Saturday 23 July 2011

Beijing diverts water from neighboring province to quench thirst

SHIJIAZHUANG, July 22 (Xinhua) -- A reservoir in north China's Hebei Province was opened on Thursday to send water to Beijing.

The Hebei provincial bureau of water resources said on Friday that the Huangbizhuang Reservoir will send 120 million cubic meters of water to the capital. The bureau will take the reservoir's water volume into consideration as it decides how much water it will send throughout the rest of the year.

The water supply is being diverted to Beijing through a 307-km-long water canal. The canal is part of the unfinished 1,400-km-long middle route of China's South-North Water Diversion Project, which is slated for completion in 2014.

This is the third time that Beijing has received water from the reservoir.

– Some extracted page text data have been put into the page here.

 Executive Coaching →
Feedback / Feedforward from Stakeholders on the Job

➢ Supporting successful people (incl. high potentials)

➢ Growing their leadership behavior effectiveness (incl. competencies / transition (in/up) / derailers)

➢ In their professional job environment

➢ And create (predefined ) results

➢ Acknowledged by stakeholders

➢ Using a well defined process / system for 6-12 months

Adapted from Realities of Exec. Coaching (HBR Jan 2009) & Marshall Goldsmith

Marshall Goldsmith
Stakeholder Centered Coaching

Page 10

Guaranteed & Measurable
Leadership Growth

During the 2008 Beijing Olympics, the city received 435 million cubic meters of water, accounting for 65 percent of the city's water consumption during the event.

With Beijing's permanent population approaching 20 million, the city's water crisis has become aggravated. Official figures suggest that the city's per capita water resource availability has dropped to 100 cubic meters a year, or one-tenth of the United Nations' "danger threshold."
Past water diversion efforts have helped to prevent the excessive exploitation of underground water during times of peak water consumption.